Format the data below, from its start through the line with "Which has a", including that line, as a Markdown table with the columns Row and Data line. Number the rows, skip blank lines, and leave the pictures out.

Records shown Block Start

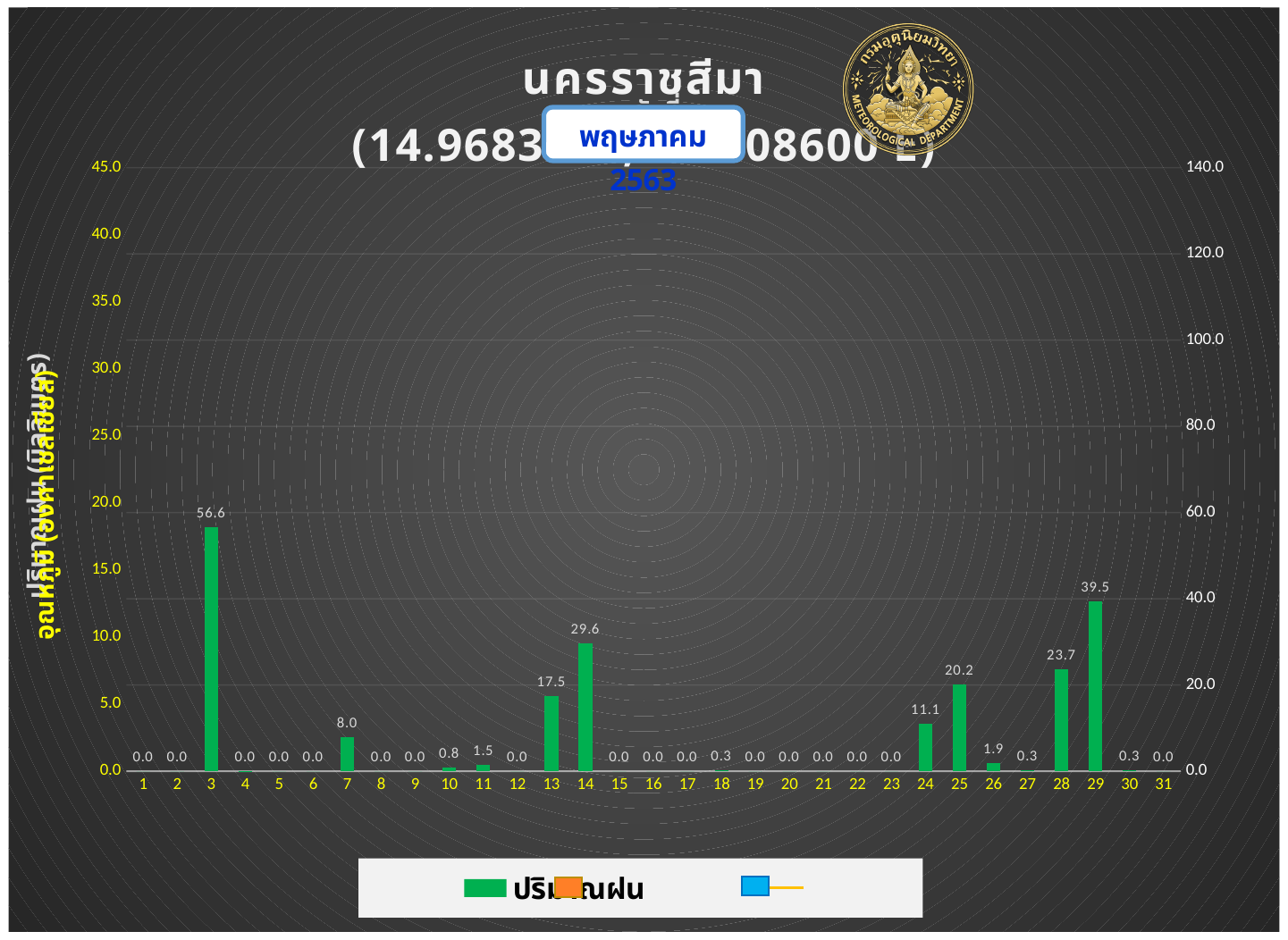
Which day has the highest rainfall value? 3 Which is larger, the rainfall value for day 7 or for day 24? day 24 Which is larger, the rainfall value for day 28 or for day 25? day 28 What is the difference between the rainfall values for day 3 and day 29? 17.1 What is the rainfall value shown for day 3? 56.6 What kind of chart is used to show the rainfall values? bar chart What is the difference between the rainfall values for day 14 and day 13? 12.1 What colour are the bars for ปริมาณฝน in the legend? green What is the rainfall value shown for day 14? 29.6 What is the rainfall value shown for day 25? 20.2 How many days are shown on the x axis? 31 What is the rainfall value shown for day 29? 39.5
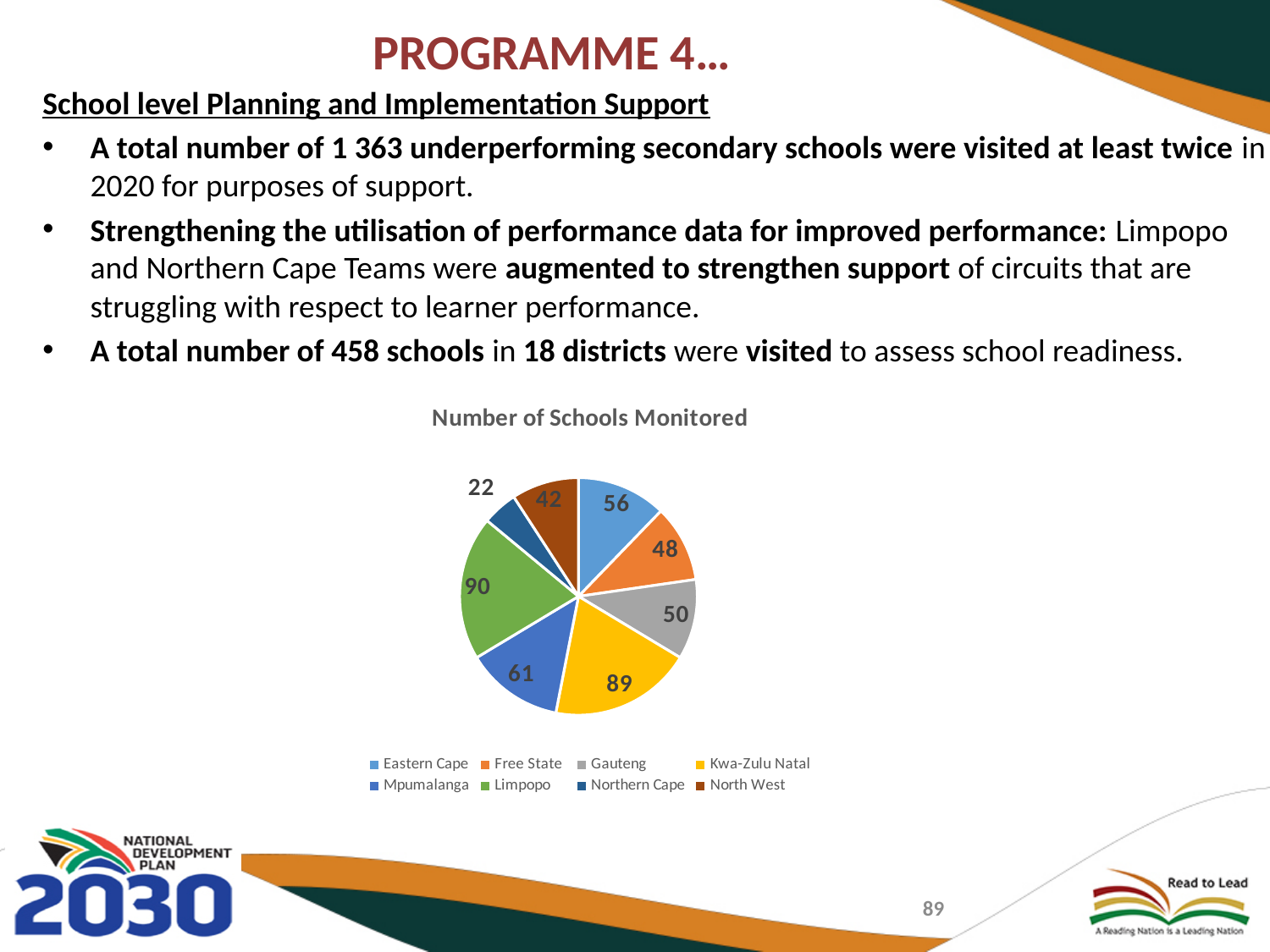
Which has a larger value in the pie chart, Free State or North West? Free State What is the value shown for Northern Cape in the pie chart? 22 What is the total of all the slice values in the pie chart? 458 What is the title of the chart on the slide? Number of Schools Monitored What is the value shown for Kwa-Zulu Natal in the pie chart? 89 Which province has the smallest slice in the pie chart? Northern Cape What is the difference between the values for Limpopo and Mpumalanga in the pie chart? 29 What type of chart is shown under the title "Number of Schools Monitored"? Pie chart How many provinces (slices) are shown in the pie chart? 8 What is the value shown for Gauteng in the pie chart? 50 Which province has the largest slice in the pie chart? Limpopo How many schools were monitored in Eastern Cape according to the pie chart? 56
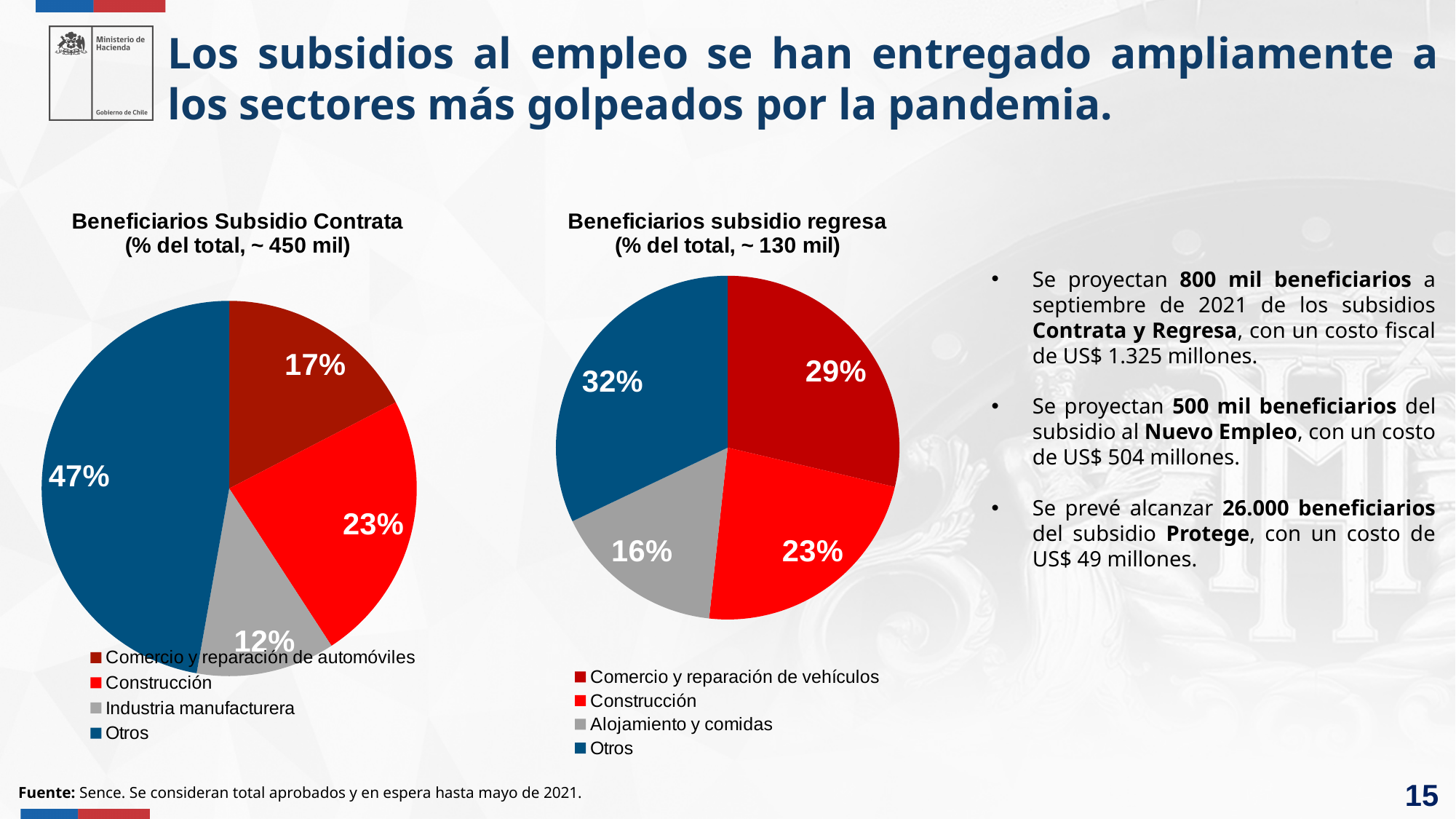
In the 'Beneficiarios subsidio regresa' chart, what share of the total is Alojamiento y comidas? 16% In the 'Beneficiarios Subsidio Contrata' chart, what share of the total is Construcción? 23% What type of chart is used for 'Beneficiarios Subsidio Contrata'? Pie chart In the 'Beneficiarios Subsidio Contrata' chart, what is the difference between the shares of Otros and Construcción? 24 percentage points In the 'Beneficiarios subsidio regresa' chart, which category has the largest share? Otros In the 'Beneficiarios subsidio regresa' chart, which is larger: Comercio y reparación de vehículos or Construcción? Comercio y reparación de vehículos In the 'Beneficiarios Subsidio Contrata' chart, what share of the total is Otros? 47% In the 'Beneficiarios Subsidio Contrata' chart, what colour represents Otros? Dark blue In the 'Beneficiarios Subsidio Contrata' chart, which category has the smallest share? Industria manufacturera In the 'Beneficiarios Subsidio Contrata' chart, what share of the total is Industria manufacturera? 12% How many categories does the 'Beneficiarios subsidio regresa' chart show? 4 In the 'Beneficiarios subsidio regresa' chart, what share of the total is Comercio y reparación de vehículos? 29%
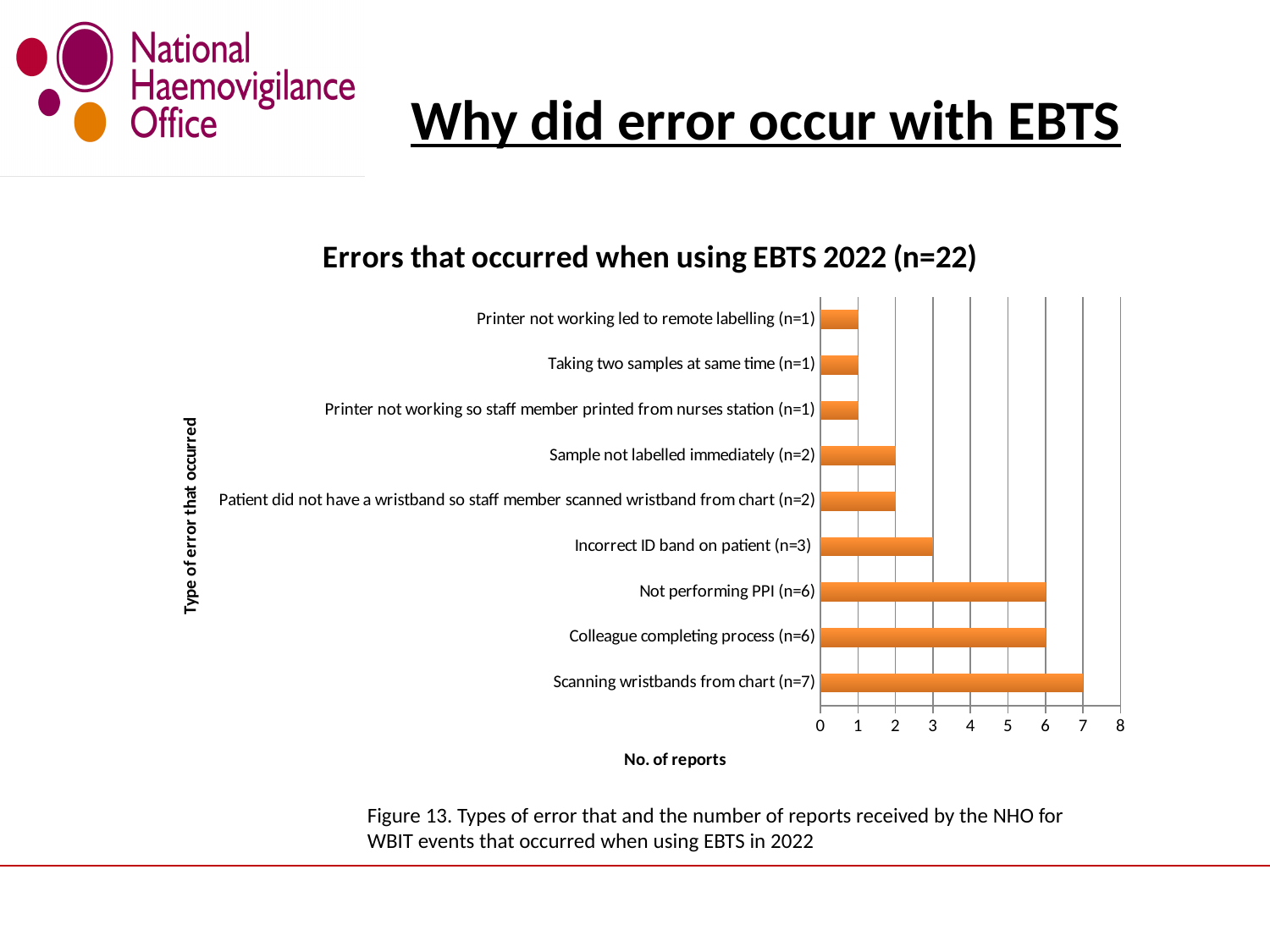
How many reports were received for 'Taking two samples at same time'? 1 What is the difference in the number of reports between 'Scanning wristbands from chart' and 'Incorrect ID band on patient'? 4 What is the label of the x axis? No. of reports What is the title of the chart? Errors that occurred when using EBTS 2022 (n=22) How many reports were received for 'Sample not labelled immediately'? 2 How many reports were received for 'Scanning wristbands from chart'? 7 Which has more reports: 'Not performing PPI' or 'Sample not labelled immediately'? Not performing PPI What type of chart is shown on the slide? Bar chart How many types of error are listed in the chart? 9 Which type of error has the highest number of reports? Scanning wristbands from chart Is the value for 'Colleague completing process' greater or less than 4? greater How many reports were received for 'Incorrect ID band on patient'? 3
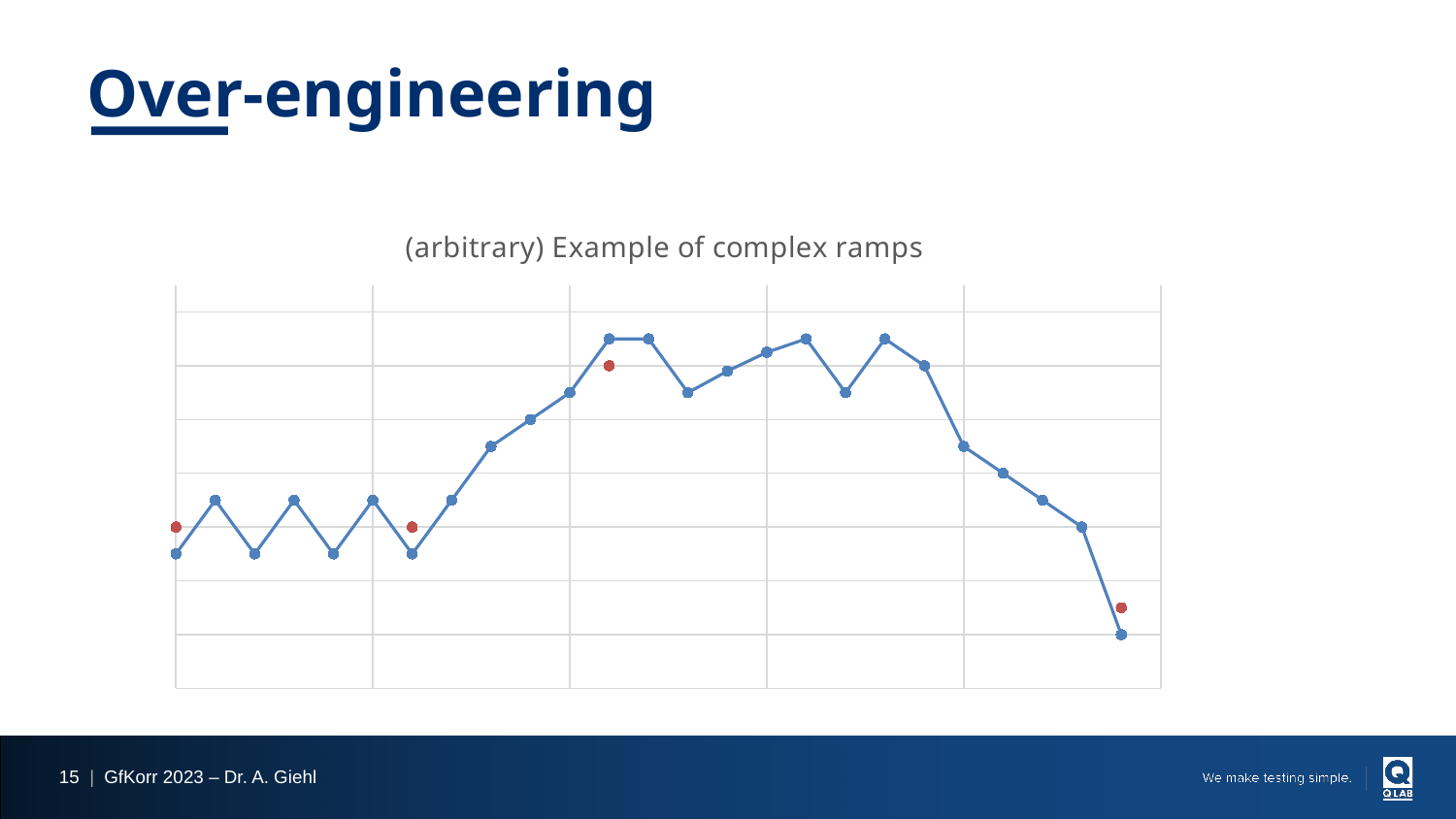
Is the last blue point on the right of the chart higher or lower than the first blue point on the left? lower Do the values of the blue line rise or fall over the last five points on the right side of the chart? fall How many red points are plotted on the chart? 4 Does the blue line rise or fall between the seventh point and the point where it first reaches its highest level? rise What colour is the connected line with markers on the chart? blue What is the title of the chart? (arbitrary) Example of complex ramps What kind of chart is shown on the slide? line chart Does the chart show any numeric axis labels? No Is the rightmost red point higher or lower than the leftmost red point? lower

Records shown Block End

## Solution to the exercise
| Row | Data line |
|---|---|
| 1 | Which day has the highest rainfall value? 3 Which is larger, the rainfall value for day 7 or for day 24? day 24 Which is larger, the rainfall value for day 28 or for day 25? day 28 What is the difference between the rainfall values for day 3 and day 29? 17.1 What is the rainfall value shown for day 3? 56.6 What kind of chart is used to show the rainfall values? bar chart What is the difference between the rainfall values for day 14 and day 13? 12.1 What colour are the bars for ปริมาณฝน in the legend? green What is the rainfall value shown for day 14? 29.6 What is the rainfall value shown for day 25? 20.2 How many days are shown on the x axis? 31 What is the rainfall value shown for day 29? 39.5 |
| 2 | Which has a larger value in the pie chart, Free State or North West? Free State What is the value shown for Northern Cape in the pie chart? 22 What is the total of all the slice values in the pie chart? 458 What is the title of the chart on the slide? Number of Schools Monitored What is the value shown for Kwa-Zulu Natal in the pie chart? 89 Which province has the smallest slice in the pie chart? Northern Cape What is the difference between the values for Limpopo and Mpumalanga in the pie chart? 29 What type of chart is shown under the title "Number of Schools Monitored"? Pie chart How many provinces (slices) are shown in the pie chart? 8 What is the value shown for Gauteng in the pie chart? 50 Which province has the largest slice in the pie chart? Limpopo How many schools were monitored in Eastern Cape according to the pie chart? 56 |